The Royal Scottish Academy open exhibition had a wonderfully broad range of work on show that got me thinking and filling sketchbook pages with thumbnail sketches and notes to browse through and decipher over subsequent coffee.
My cup is empty, the bus departs soon. Next post will have some recent sketches, clover from a fallow field, fixing nutrients for a future harvest.
I’ve moved, a few miles closer to where I work and from two floors up in a flat back to the earth in a small cottage in an old village that was once a port until land was reclaimed, Dutch-style, and the Forth was pushed back a few hundred metres behind a long dyke.
It’s a good little sun-trap, better than I’d anticipated, and I can even get the internet to work by the cunning use of my mobile in an upstairs window! Now begins the slower task of sorting and purging my stuff and designing storage shelving that fits the quirky dimensions of the new spaces and has some degree of aesthetic quality! I may even be able to start doing some painting again , later in the Summer; for now, I have enough to do in wood. I’m also well into making a dining table, to be followed by benches to go with it, a project I aim to finish in July.
Meantime, we are getting some wonderful weather, especially for Scotland, which makes for very pleasant cycling to work. Yesterday evening, there was a beautiful sky, it looked like the angels had been combing their hair, between heaven and earth, swifts flew and whistled…
Phone charging opportunities are too infrequent at present to keep this blog updated en route so I’ll post something on return when I have mains electricity again.
Meanwhile, I’ve been lucky so far with the weather and winds, I had help uphill this afternoon, after a morning of beautiful cycling but arduous steep pushes on slopes up to 25%, rewarded by a long fast cruise into Scourie and a very pleasant campsite this afternoon.
I’ve made a reasonable number of sketches so far, lots more photos, though today I used the camera much more due to the need for making distance.
Here’s a sample from my first camp near the impressive Stac Pollaidh, a wild camp on a beach by the Loch:
I returned to mid-Wales, a week ago, to visit my mother, join the celebrations of a good friend’s birthday and meet friends not seen for a long time. It was good.

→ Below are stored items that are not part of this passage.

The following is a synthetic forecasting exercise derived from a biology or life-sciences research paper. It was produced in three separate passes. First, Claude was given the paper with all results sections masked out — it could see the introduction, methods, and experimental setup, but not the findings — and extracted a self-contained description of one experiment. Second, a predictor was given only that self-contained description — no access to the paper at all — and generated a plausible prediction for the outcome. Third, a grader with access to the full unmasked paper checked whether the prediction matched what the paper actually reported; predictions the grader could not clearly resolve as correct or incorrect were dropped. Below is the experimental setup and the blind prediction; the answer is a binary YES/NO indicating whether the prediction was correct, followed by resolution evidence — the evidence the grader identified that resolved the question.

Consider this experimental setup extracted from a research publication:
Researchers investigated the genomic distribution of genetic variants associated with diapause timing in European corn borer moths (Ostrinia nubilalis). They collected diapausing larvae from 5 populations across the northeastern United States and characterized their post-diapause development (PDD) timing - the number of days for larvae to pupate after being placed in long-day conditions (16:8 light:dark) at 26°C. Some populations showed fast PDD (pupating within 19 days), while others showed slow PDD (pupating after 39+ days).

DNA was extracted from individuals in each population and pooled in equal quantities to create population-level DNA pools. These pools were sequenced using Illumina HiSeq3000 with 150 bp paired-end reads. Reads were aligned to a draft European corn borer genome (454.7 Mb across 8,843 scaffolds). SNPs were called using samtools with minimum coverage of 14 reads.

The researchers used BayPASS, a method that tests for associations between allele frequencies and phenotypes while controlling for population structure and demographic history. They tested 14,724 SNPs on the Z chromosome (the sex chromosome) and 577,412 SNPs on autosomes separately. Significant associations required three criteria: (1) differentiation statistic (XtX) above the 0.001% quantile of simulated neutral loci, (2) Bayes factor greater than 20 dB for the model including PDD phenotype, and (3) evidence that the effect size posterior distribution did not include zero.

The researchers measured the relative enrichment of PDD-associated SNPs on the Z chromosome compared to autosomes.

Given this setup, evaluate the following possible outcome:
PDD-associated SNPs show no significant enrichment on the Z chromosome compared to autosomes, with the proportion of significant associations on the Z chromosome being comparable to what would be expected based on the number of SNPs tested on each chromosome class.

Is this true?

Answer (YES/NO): NO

The surf forecast proved reliable too, though with strong winds that made it hard actually to catch the lovely waves that break here more often than people expect. The water was colder than I’d experienced there for years, about the same as the North Sea!
The next day, before going to visit an artist friend, I sketched the south end of the beach :
I’ve caught more of it than I’d thought at first. something to build upon.